Теперь должно быть очевидно, что сильный корреляционист отличается от наивного реалиста. Последний считает, что можно получить прямой доступ к реальному миру и познать его, а первый категорически отрицает такую возможность. Труднее отличить сильного корреляциониста от абсолютного идеалиста. На мой взгляд, Мейясу это не удается, и поскольку его спекулятивный материализм – далее мы это увидим – вырастает из эффектного переворота сильного корреляционизма, он является невозможной позицией. В чем состоит предполагаемое различие между позициями сильного корреляциониста и спекулятивного идеалиста? Оба согласятся, что мы не можем помыслить вещь за пределами мысли, не мысля ее, а это гарантирует, что предполагаемая вещь в себе – всего лишь коррелят нашего мышления. По Мейясу, разница между ними в следующем: спекулятивный идеалист исходит
из того, что поскольку мы не можем помыслить вещь за пределами мысли, эта вещь и не может существовать, а сильный корреляционист считает, что только из того, что мы не можем ее помыслить, нельзя сделать вывод, что она не может существовать. Я думаю, это различие не работает и сильному корреляционисту не удается избежать идеализма; на это способен только слабый корреляционизм, и именно поэтому ООО пытается радикализировать то, что Мейясу назвал бы слабым корреляционизмом, а не предпочитаемый им сильный корреляционизм. С точки зрения ООО, Мейясу пытается совместить несовместимое: объявить вещь в себе бессмысленной, чтобы побороть Канта, а затем снова сделать ее осмысленной, чтобы побороть субъективный идеализм, заявляющий, что за пределами мышления точно ничего нет. Однако в этом вопросе не может быть компромисса. Либо говорить о непознаваемой вещи в себе осмысленно, и тогда мы слабые корреляционисты, либо бессмысленно, и тогда мы идеалисты. Следовательно, сильный корреляционизм – невозможная философская позиция. По-видимому, понимая, насколько сомнительный философский ход он делает, Мейясу по меньшей мере четыре раза утверждает, что сильный корреляционизм – возможная позиция, и это несмотря на возражение, которое он, очевидно, предвидит. Вот эти четыре случая:1. «У мышления нет средств опровергнуть возможность, что то, что для нас бессмысленно, в себе достоверно. Почему должно быть невозможно то, в чем отсутствует смысл?»[563]

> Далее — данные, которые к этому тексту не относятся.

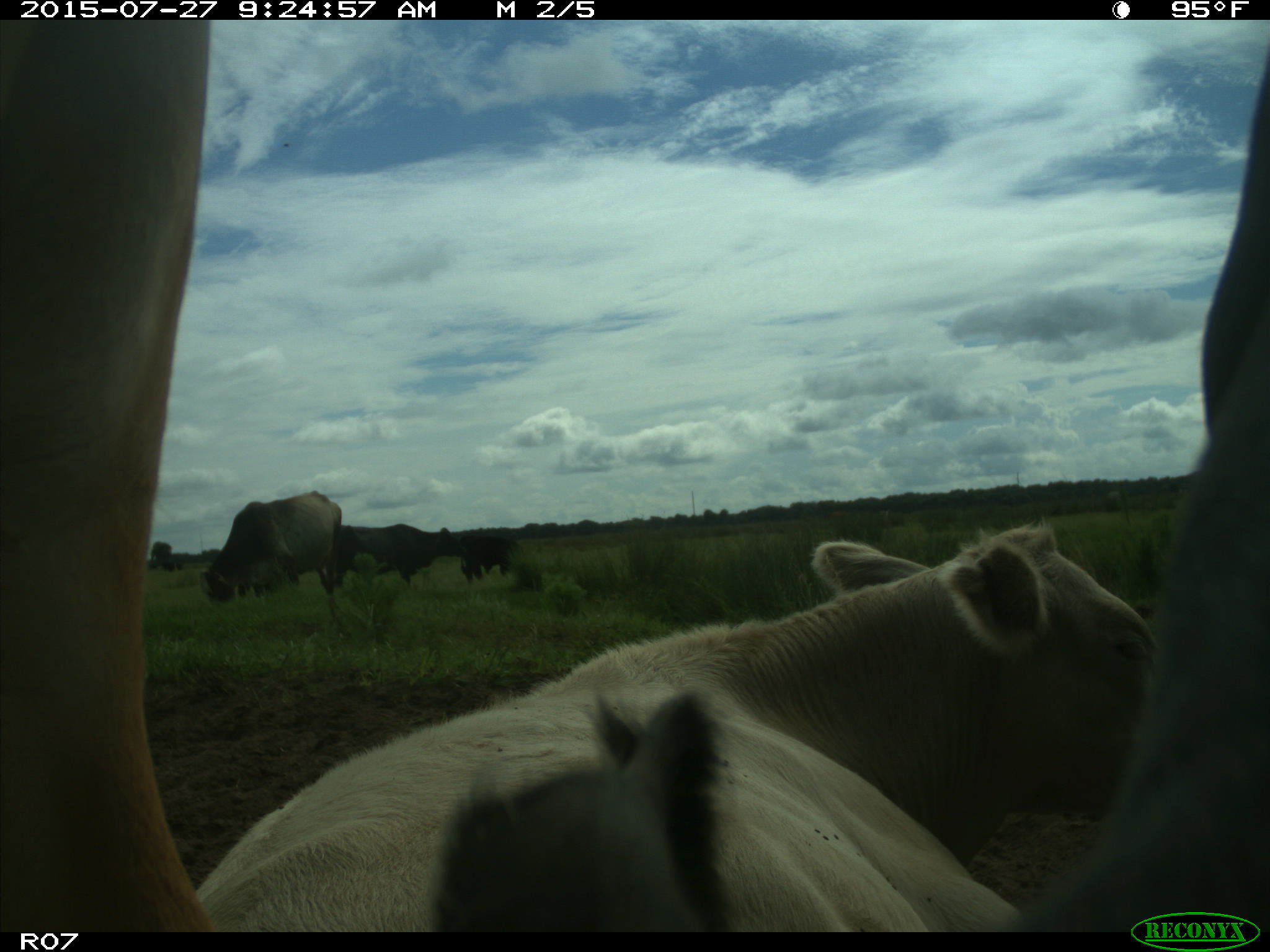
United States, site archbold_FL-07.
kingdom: Animalia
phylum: Chordata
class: Mammalia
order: Artiodactyla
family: Bovidae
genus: Bos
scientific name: Bos taurus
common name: domestic cow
Bos taurus (domestic cow).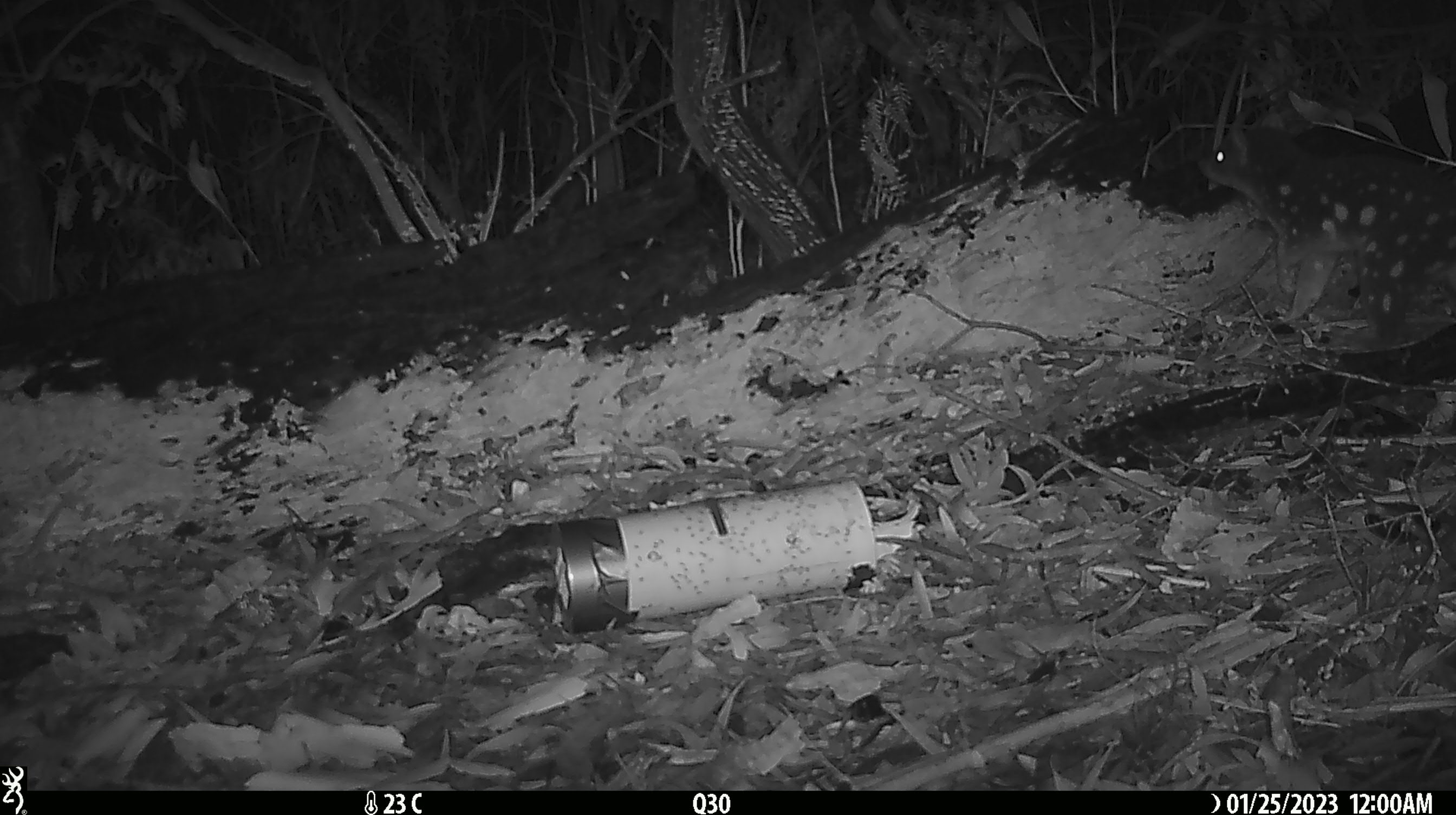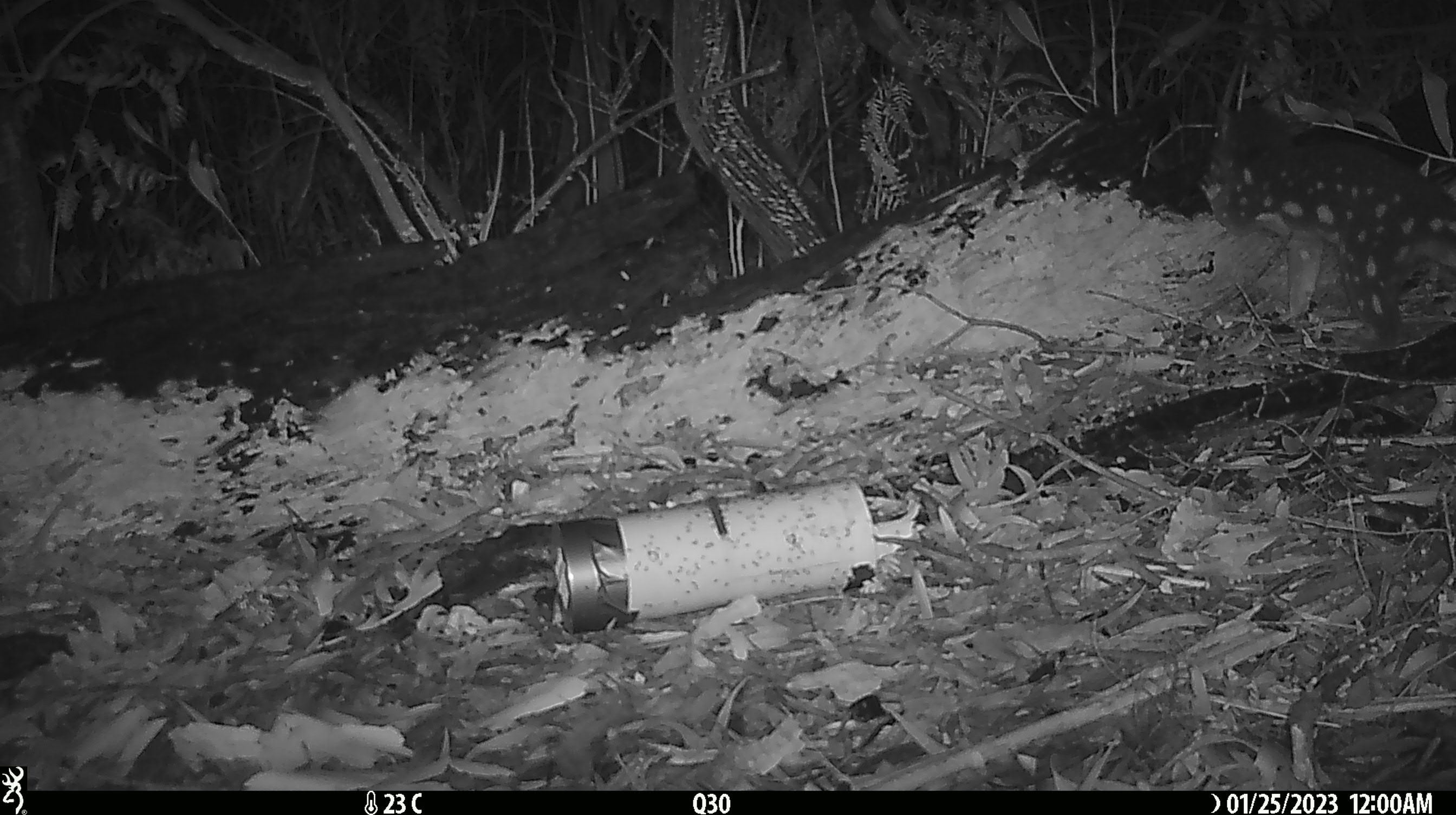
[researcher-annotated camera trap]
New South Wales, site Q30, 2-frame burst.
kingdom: Animalia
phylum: Chordata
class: Mammalia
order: Dasyuromorphia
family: Dasyuridae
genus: Dasyurus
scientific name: Dasyurus maculatus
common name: spotted-tailed quoll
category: quoll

.2. «Следовательно, нет смысла претендовать на знание, что противоречие абсолютно невозможно: единственное, что может быть нам дано, – это факт, что мы не можем мыслить
ничего противоречивого»[564].3. «Ничто не может быть названо абсолютно невозможным, даже немыслимое»[565]

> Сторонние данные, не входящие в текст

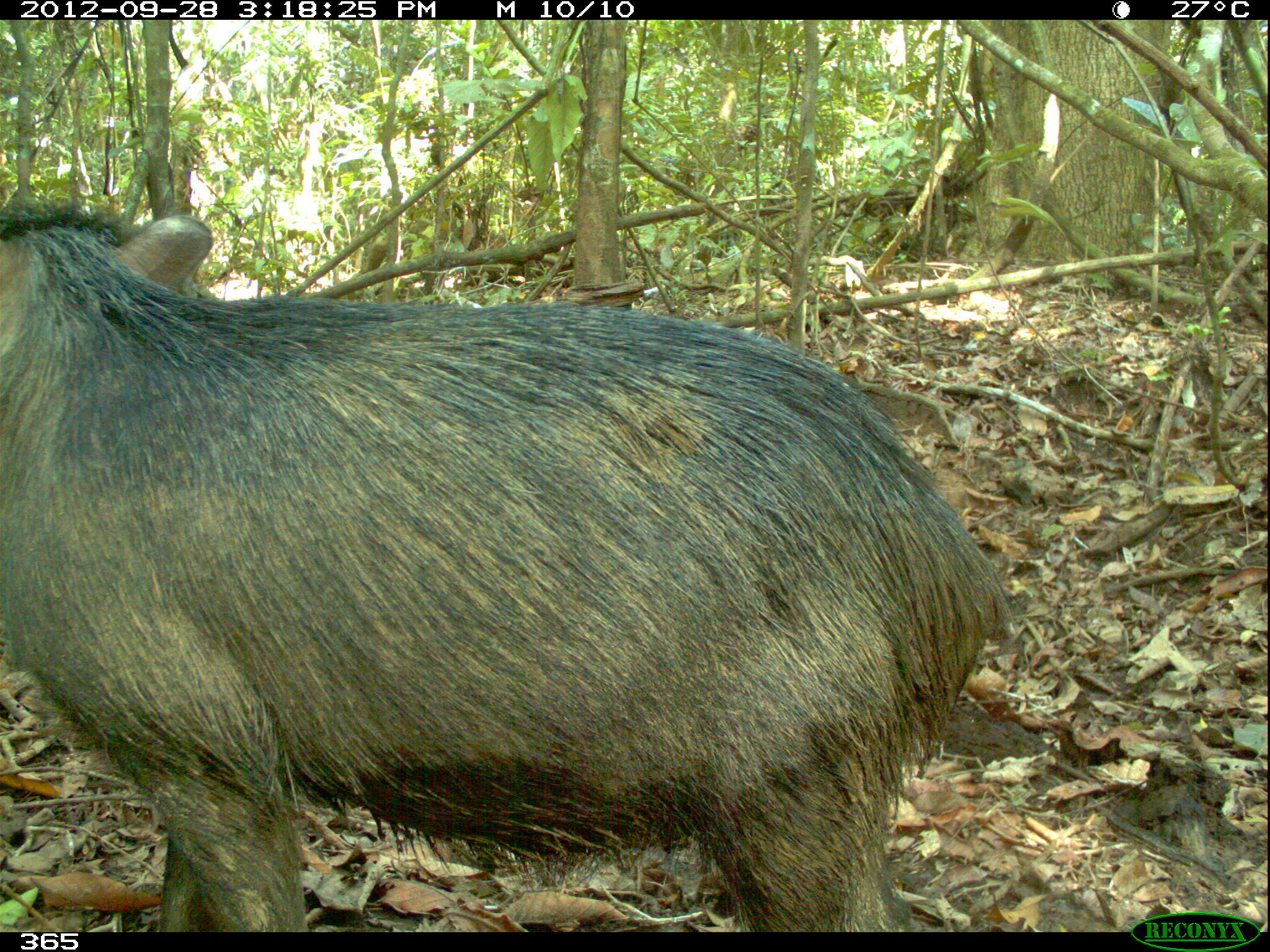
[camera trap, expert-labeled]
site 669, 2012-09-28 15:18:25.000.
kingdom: Animalia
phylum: Chordata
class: Mammalia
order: Artiodactyla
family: Tayassuidae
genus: Tayassu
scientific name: Tayassu pecari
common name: white-lipped peccary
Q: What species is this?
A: Tayassu pecari (white-lipped peccary).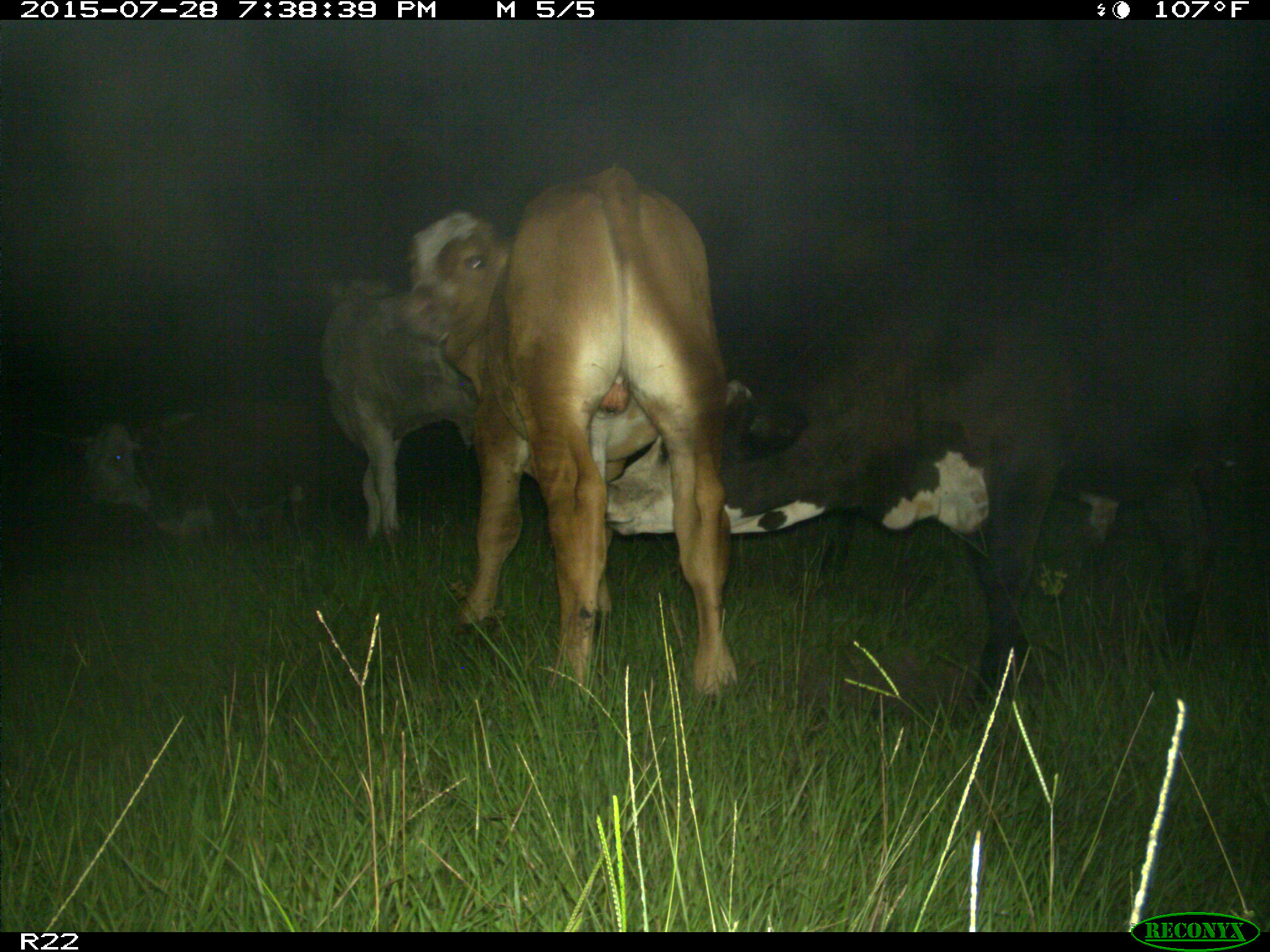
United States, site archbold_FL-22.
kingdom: Animalia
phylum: Chordata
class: Mammalia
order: Artiodactyla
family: Bovidae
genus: Bos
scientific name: Bos taurus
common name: domestic cow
Bos taurus (domestic cow).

.4. «Сильную модель корреляционизма можно резюмировать следующим тезисом: немыслимо, что то, что немыслимое, должно быть невозможным
»[566].Трудность, стоящая перед Мейясу, заключается в том, что вопрос не просто в невозможности бессмысленного, а в отношении к бессмысленному одновременно как к осмысленному. Другими словами, если мы присоединимся к Мейясу, временно приняв корреляционистский круг, то высказывания вроде «на столе находится яблоко» и «на столе находится яблоко для меня» не будут ложным и истинным соответственно. Напротив, у обоих высказываний в точности одно и то же значение, ведь, если следовать Мейясу, первое мгновенно превращается во второе. Поскольку в рамках корреляционизма высказывание «на столе находится яблоко» по умолчанию подразумевает, что оно там для мысли, то по своему значению оно ничем не отличается от высказывания «на столе находится яблоко для меня». Строго говоря, это идеализм
, ведь сильный корреляционист запрещает нам делать какое-либо утверждение о том, что существует вне корреляции мышление-яблоко, если оно тотчас не схлопывается в утверждение о самой этой корреляции. Мейясу, однако, не хочет быть идеалистом, поскольку хочет иметь возможность делать осмысленные математические высказывания о первичных качествах вещей, независимых от человека. Поэтому на втором шаге он пытается снова считать фразу «вне мышления» осмысленной – ведь не будь она осмысленной, мы бы не могли рассчитывать ни на какую другую философскую позицию, кроме идеализма. Словом, Мейясу использует идеалистический ход против слабого корреляциониста и слабо-корреляционистский ход против идеалиста. Невозможно проблематизировать идеализм, если разговор о вещи в себе вне мышления бессмыслен. Однако как только мы допускаем его осмысленность, мы внезапно снова оказываемся слабыми корреляционистами. Следовательно, позиции сильного корреляциониста просто не существует. Вскоре мы увидим, почему для Мейясу это ужасная проблема, которую он не может преодолеть.